▶ _Exercise_: Write out the full listing, matching it line for line.
--- START ---
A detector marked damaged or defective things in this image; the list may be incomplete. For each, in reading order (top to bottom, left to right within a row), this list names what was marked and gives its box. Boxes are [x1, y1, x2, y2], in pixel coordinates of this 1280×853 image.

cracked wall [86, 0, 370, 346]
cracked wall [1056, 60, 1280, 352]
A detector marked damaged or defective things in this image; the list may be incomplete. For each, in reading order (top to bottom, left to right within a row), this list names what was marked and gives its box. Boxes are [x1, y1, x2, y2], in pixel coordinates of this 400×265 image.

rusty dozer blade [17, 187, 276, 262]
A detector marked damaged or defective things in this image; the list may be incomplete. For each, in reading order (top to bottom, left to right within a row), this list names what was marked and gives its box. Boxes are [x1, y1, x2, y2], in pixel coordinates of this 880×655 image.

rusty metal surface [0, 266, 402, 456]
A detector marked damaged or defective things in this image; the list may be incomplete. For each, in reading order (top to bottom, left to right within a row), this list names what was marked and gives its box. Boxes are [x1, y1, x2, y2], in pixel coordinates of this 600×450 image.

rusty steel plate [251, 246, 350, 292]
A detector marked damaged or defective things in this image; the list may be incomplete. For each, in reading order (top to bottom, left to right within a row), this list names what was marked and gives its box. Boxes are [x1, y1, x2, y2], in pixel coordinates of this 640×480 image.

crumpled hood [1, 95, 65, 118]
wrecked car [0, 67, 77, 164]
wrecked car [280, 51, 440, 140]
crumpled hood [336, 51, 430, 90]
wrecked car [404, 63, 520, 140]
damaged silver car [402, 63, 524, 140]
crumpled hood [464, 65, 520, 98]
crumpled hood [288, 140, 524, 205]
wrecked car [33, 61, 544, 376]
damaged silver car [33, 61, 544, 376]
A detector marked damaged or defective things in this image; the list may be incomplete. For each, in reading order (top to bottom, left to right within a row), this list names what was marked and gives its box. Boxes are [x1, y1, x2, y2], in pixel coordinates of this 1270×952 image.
--- END ---
▶ _Finished task_:
A detector marked damaged or defective things in this image; the list may be incomplete. For each, in reading order (top to bottom, left to right within a row), this list names what was marked and gives its box. Boxes are [x1, y1, x2, y2], in pixel coordinates of this 1280×853 image.

cracked wall [86, 0, 370, 346]
cracked wall [1056, 60, 1280, 352]
A detector marked damaged or defective things in this image; the list may be incomplete. For each, in reading order (top to bottom, left to right within a row), this list names what was marked and gives its box. Boxes are [x1, y1, x2, y2], in pixel coordinates of this 400×265 image.

rusty dozer blade [17, 187, 276, 262]
A detector marked damaged or defective things in this image; the list may be incomplete. For each, in reading order (top to bottom, left to right within a row), this list names what was marked and gives its box. Boxes are [x1, y1, x2, y2], in pixel coordinates of this 880×655 image.

rusty metal surface [0, 266, 402, 456]
A detector marked damaged or defective things in this image; the list may be incomplete. For each, in reading order (top to bottom, left to right within a row), this list names what was marked and gives its box. Boxes are [x1, y1, x2, y2], in pixel coordinates of this 600×450 image.

rusty steel plate [251, 246, 350, 292]
A detector marked damaged or defective things in this image; the list may be incomplete. For each, in reading order (top to bottom, left to right within a row), this list names what was marked and gives its box. Boxes are [x1, y1, x2, y2], in pixel coordinates of this 640×480 image.

crumpled hood [1, 95, 65, 118]
wrecked car [0, 67, 77, 164]
wrecked car [280, 51, 440, 140]
crumpled hood [336, 51, 430, 90]
wrecked car [404, 63, 520, 140]
damaged silver car [402, 63, 524, 140]
crumpled hood [464, 65, 520, 98]
crumpled hood [288, 140, 524, 205]
wrecked car [33, 61, 544, 376]
damaged silver car [33, 61, 544, 376]
A detector marked damaged or defective things in this image; the list may be incomplete. For each, in reading order (top to bottom, left to right within a row), this list names what was marked and gives its box. Boxes are [x1, y1, x2, y2], in pixel coordinates of this 1270×952 image.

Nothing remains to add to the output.